Title :
I-vector-based speaker adaptation of deep neural networks for French broadcast audio transcription
Author :
Gupta, V. ; Kenny, P. ; Ouellet, Pierre ; Stafylakis, Themos
Author_Institution :
Centre de Rech. Inf. de Montreal, Montréal, QC, Canada
Abstract :
State of the art speaker recognition systems are based on the i-vector representation of speech segments. In this paper we show how this representation can be used to perform blind speaker adaptation of hybrid DNN-HMM speech recognition system and we report excellent results on a French language audio transcription task. The implemenation is very simple. An audio file is first diarized and each speaker cluster is represented by an i-vector. Acoustic feature vectors are augmented by the corresponding i-vectors before being presented to the DNN. (The same i-vector is used for all acoustic feature vectors aligned with a given speaker.) This supplementary information improves the DNN´s ability to discriminate between phonetic events in a speaker independent way without having to make any modification to the DNN training algorithms. We report results on the ETAPE 2011 transcription task, and show that i-vector based speaker adaptation is effective irrespective of whether cross-entropy or sequence training is used.
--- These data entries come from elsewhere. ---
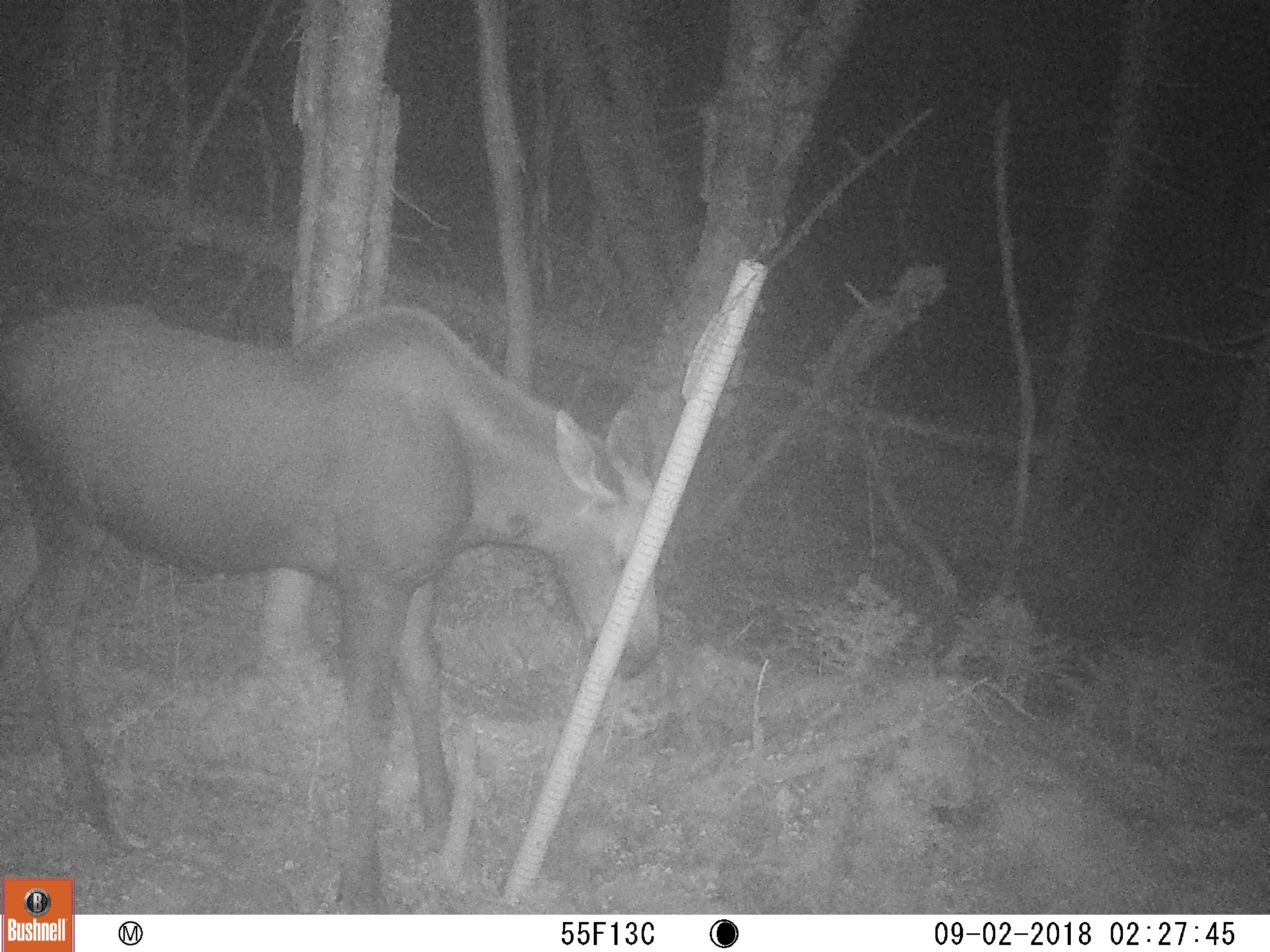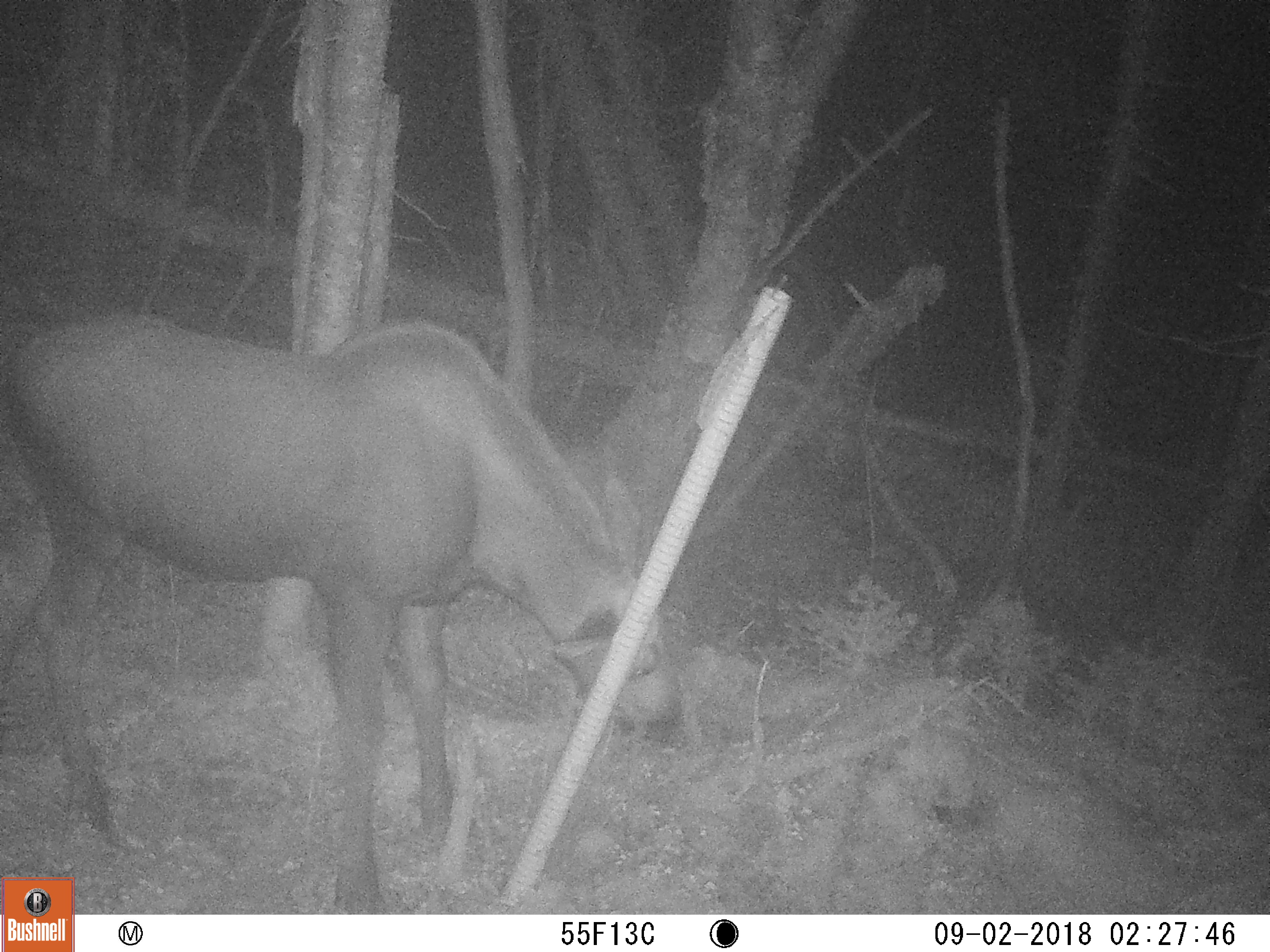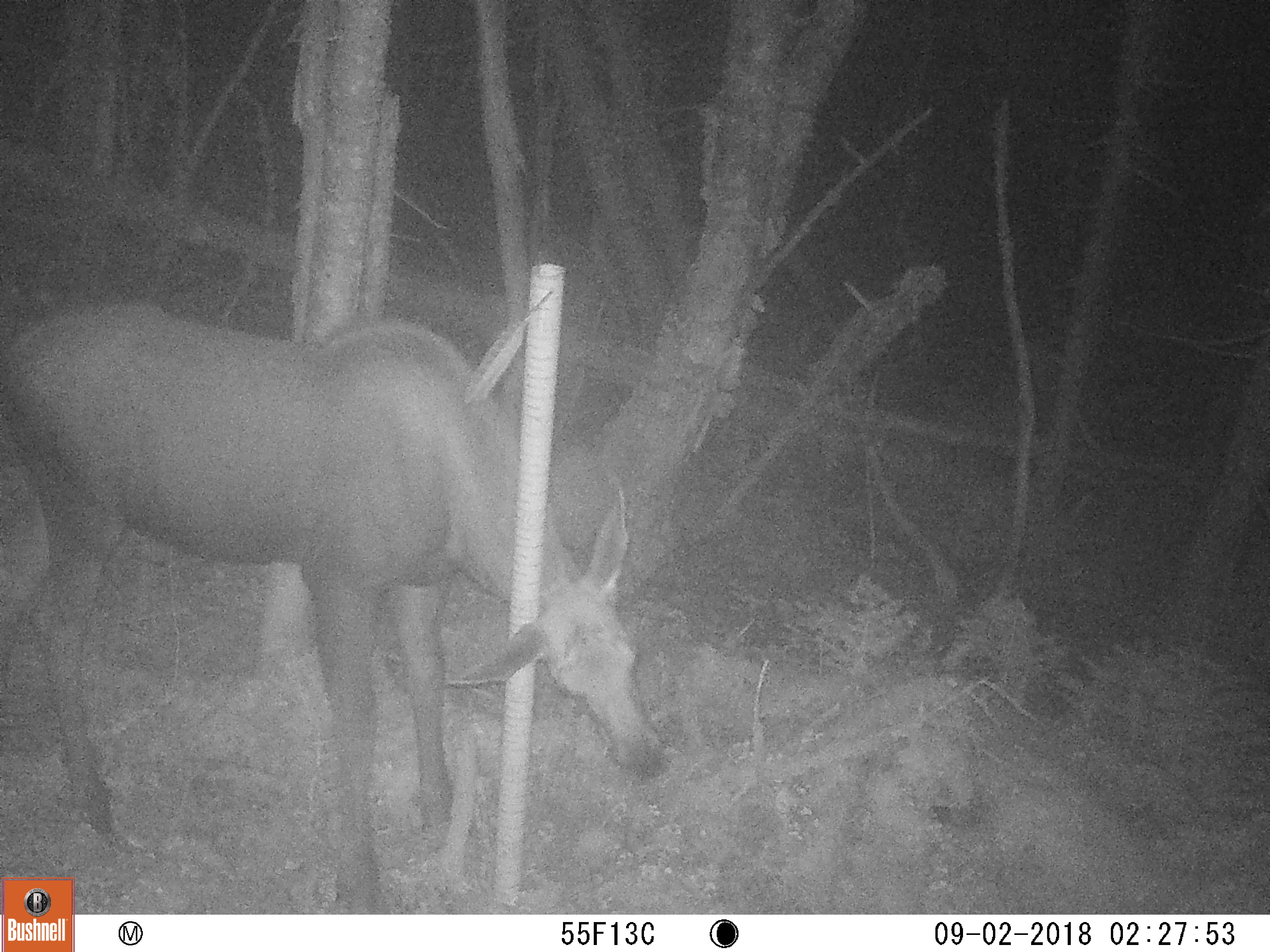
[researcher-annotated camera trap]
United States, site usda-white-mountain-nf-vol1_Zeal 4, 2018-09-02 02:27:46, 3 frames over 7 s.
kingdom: Animalia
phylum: Chordata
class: Mammalia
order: Artiodactyla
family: Cervidae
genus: Alces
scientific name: Alces alces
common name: moose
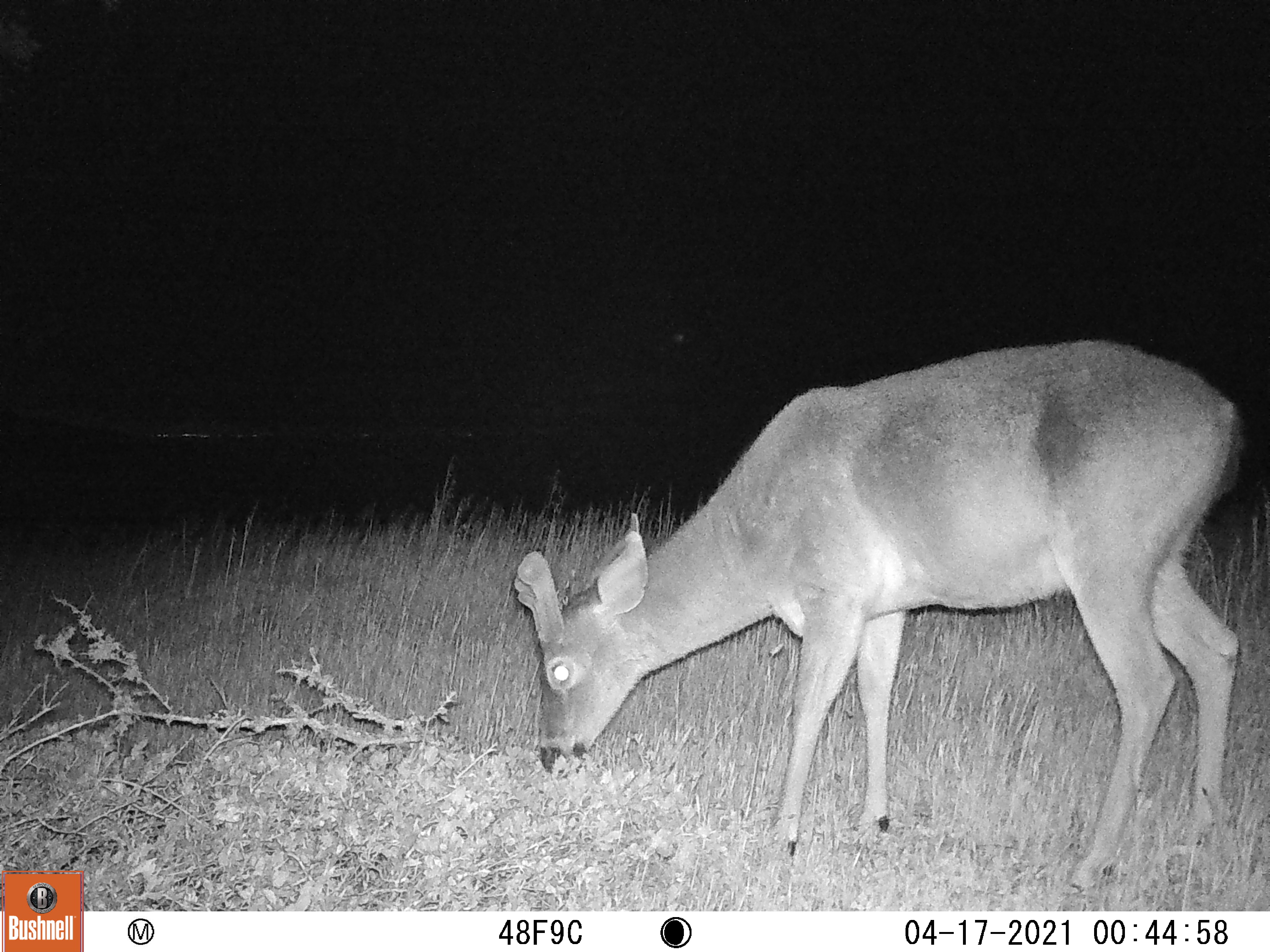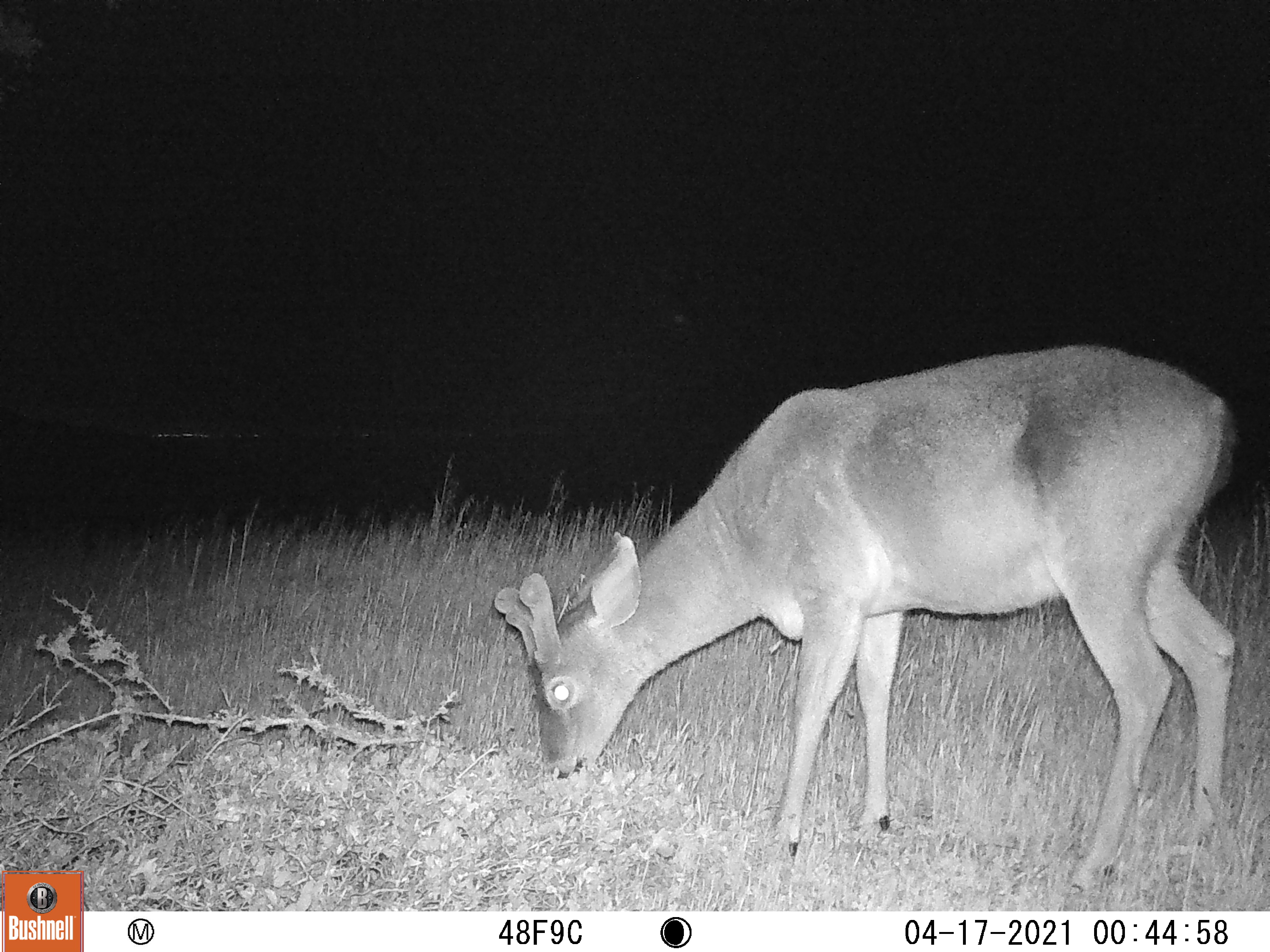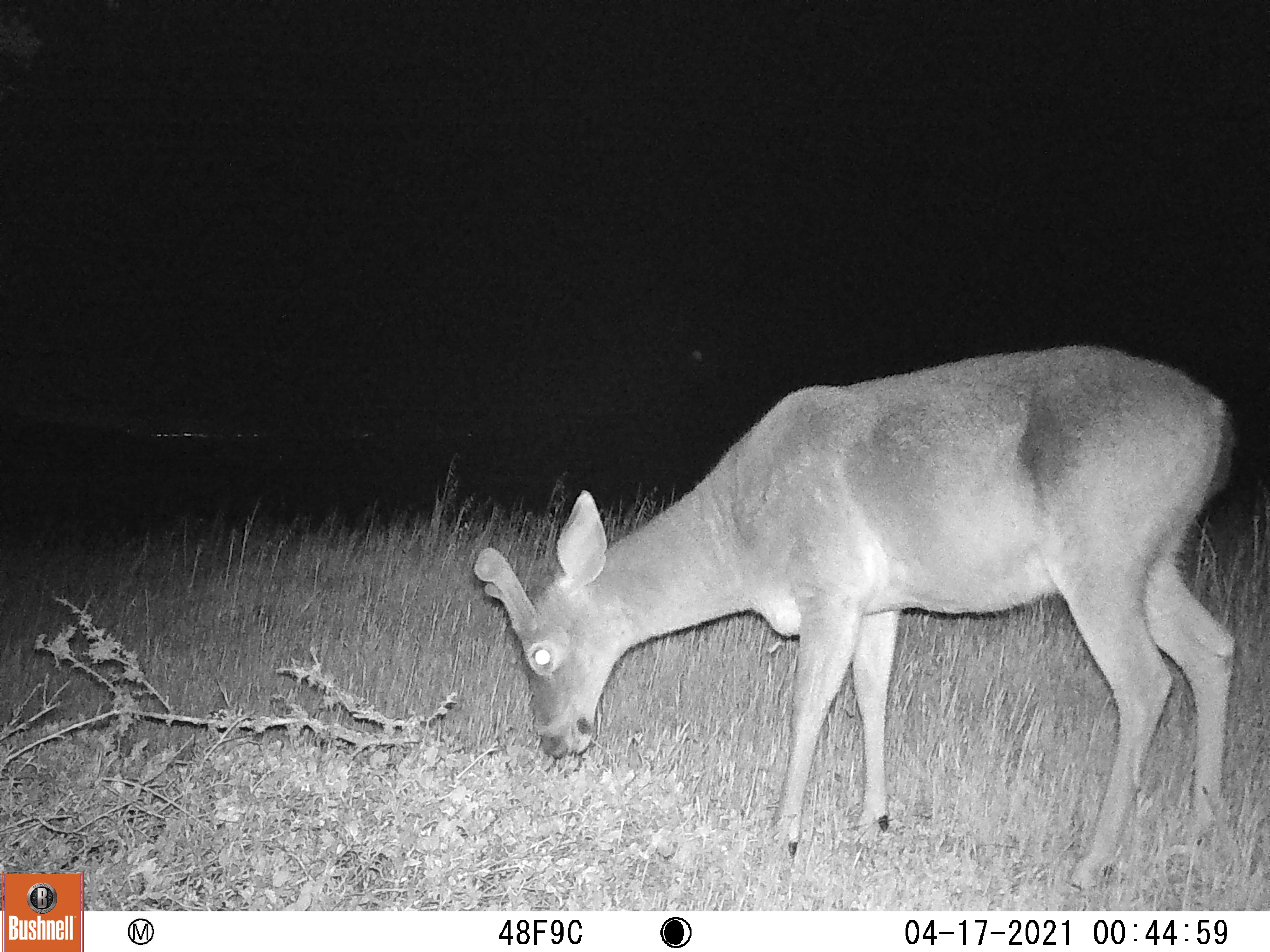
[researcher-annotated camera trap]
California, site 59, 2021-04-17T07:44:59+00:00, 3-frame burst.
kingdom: Animalia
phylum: Chordata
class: Mammalia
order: Artiodactyla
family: Cervidae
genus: Odocoileus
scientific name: Odocoileus hemionus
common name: mule deer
Mule deer (Odocoileus hemionus).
For cross-entropy training, we obtained a word error rate (WER) reduction from 22.16% to 20.67% whereas for sequence training the WER reduces from 19.93% to 18.40%.
Keywords :
audio signal processing; hidden Markov models; learning (artificial intelligence); neural nets; signal representation; speaker recognition; DNN training algorithms; ETAPE 2011 transcription; French broadcast audio transcription; French language audio transcription; WER; acoustic feature vectors; audio file diarization; blind speaker adaptation; cross-entropy training; deep neural networks; hidden Markov models; hybrid DNN-HMM speech recognition system; i-vector representation; i-vector-based speaker adaptation; sequence training; speaker recognition systems; speech segments; word error rate; Acoustics; Hidden Markov models; Speech; Speech recognition; Training; Transforms; Vectors; Deep Neural Networks; HMM; i-vectors; speaker adaptation; speech recognition;
Conference_Titel :
Acoustics, Speech and Signal Processing (ICASSP), 2014 IEEE International Conference on
Conference_Location :
Florence
DOI :
10.1109/ICASSP.2014.6854823